Nuzulul Qur'an: Kisah Nabi Muhammad SAW Menyendiri di Gua Hira di Bulan Ramadan

Kamis, 30 Maret 2023 - 18:39 WIB
loading...
Nuzulul Quran: Kisah...
Gua Hira tepat Nabi Muhammad menerima wahyu pertaka kali. Foto/Ilustrasi: al arabiya
A A A
Sebelum menjadi nabi dan rasul , Muhammad gemar menyendiri di Gua Hira pada tiap tahun di bulan Ramadan . Di pengasingan itu beliau melakukan tahannuth yaitu menjauhkan diri dari dosa dan mendekatkan diri kepada Tuhan. Dalam melakukan ibadat selama dalam tahannuth itu adakah beliau menganut sesuatu syariat tertentu?

Dalam hal ini ulama-ulama berlainan pendapat. Dalam Tarikh-nya Ibn Kathir menceritakan sedikit tentang pendapat-pendapat mereka mengenai syariat yang digunakannya melakukan ibadat itu. Ada yang mengatakan menurut syariat Nuh , ada yang mengatakan menurut Ibrahim , yang lain berkata menurut syariat Musa , ada yang mengatakan menurut Isa dan ada pula yang mengatakan, yang lebih dapat dipastikan, bahwa ia menganut sesuatu syariat dan diamalkannya.

| BAGIAN DATA |
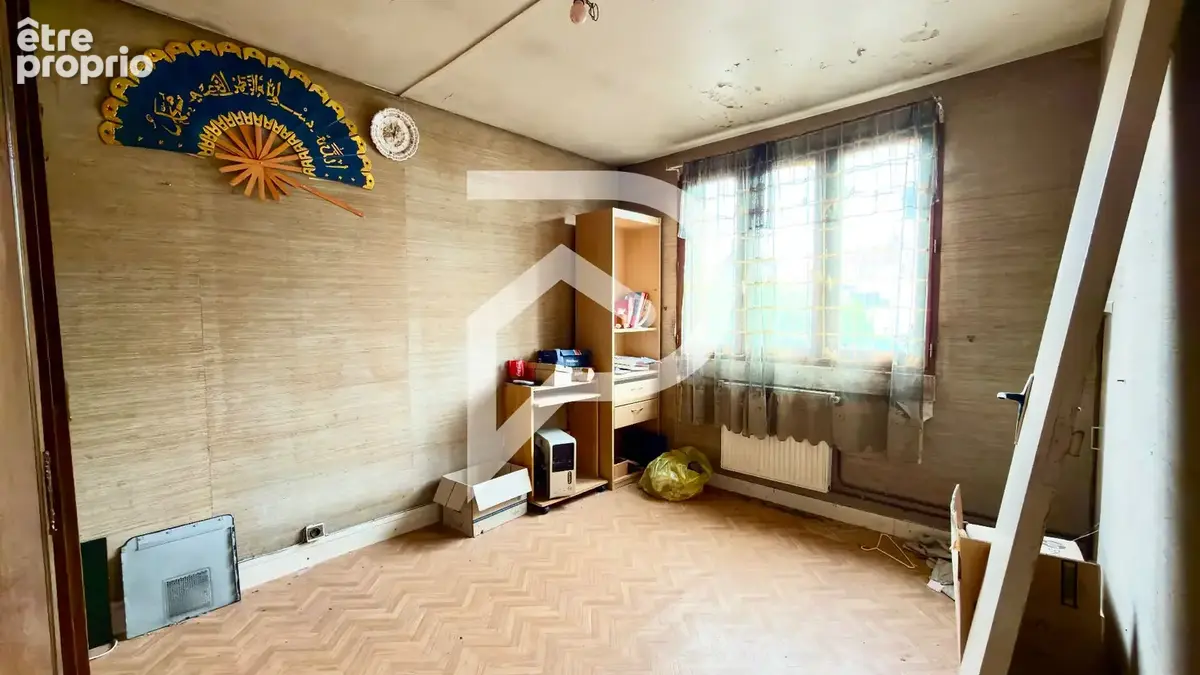 Maison Le Blanc Mesnil 5 pièce(s) 70 m2 - photo 3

| INSTRUKSI KERJA 1 |
Apa arti tahannuth menurut artikel tentang Gua Hira?
| INSTRUKSI KERJA 2 |
Ulangi dengan persis bagian artikel tentang Gua Hira yang dimulai dari "Gua Hira tepat" dan berakhir pada "sesuatu syariat tertentu?".
Data di atas tidak diperlukan.

| JAWABAN 1 |
Menjauhkan diri dari dosa dan mendekatkan diri kepada Tuhan.

| JAWABAN 2 |
Gua Hira tepat Nabi Muhammad menerima wahyu pertaka kali. Foto/Ilustrasi: al arabiya
A A A
Sebelum menjadi nabi dan rasul , Muhammad gemar menyendiri di Gua Hira pada tiap tahun di bulan Ramadan . Di pengasingan itu beliau melakukan tahannuth yaitu menjauhkan diri dari dosa dan mendekatkan diri kepada Tuhan. Dalam melakukan ibadat selama dalam tahannuth itu adakah beliau menganut sesuatu syariat tertentu?